Weekend Trader Series
December 11, 2022
Open Positions Update
There are no portfolio updates this week.The following is this week's recommendation:
Microsoft (MSFT)Place a limit order to buy the Microsoft (MSFT) February 17, 2023 260-strike put at a limit price within range of the current market asked price when you place your order. At the close on Friday, December 9, this option was offered at $22.55. MSFT closed at $245.42 on Friday, December 9.Do not attempt to enter this position after Monday's close.Please use the following guidelines to manage the position:- Exit the position if the option is at a 100% gain from your entry price.
- If the option has not reached its target profit by 3:00 p.m.

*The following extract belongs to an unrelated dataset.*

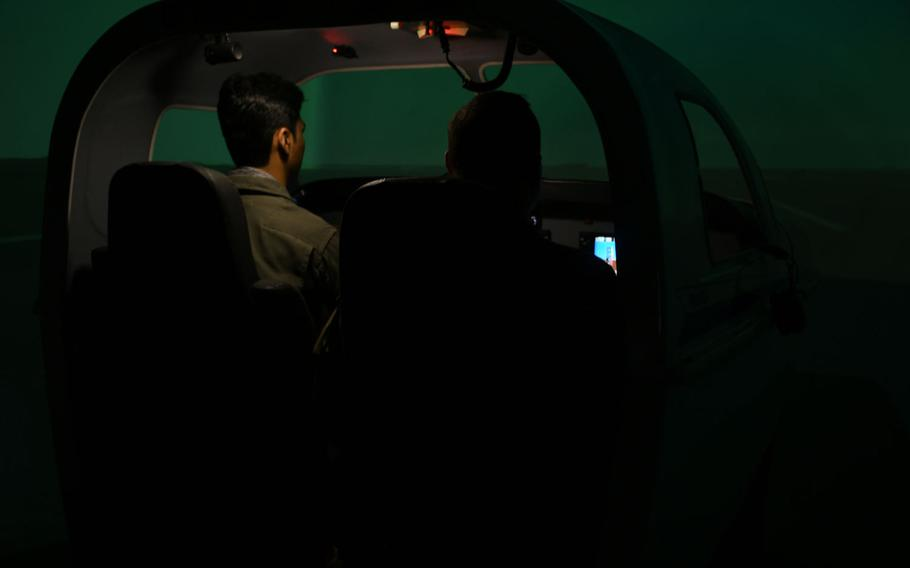 Afghan C208 pilot Capt. Naween, left, trains on an aircraft simulator at Hamid Karzai International Airport on Saturday, March 17, 2018. The U.S. is pushing the Afghans to become more proficient on the American-made aircraft as their Russian helicopters become unsustainable.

Eastern time on Tuesday, January 17, close the position.
- If there is a change to the above closeout parameters, we will notify you in your regular Sunday evening communication.
Shares of Microsoft (MSFT) failed earlier this week at the round $250 area, which was a 50% retracement of their August high and November low. This area is also around the equity's late-October, pre-earnings close of $250.66, which preceded a gap lower on the charts. MSFT's 150-day moving average is situated just above the $250 level, and a key top occurred at this trendline in April 2022 that marked a significant low in January 2021. Given this weak technical setup, we're recommending a new short position on Microsoft stock.

When looking at all options on MSFT expiring through the January standard expiration, the 250-strike is home to the heaviest call open interest. If the shares remain below $250, they could experience weakness related to out-of-the-money calls getting set to expire in coming days and weeks.
Microsoft stock is down 26% in the last 12 months, and stands 27% lower in 2022. Analysts are still bullish despite this, with 46 rating the equity a "buy," versus five "hold" recommendations. Short interest also stands at a level at which builds in short interest have begun in the past three years. Also, a 30% decrease in short interest from mid-June through the last reporting period failed to produce a significant rally, which is a considerable red flag.
Our recommended February 260-strike put has a leverage ratio of 6.6, and will double in a 12.4% drop in the underlying stock.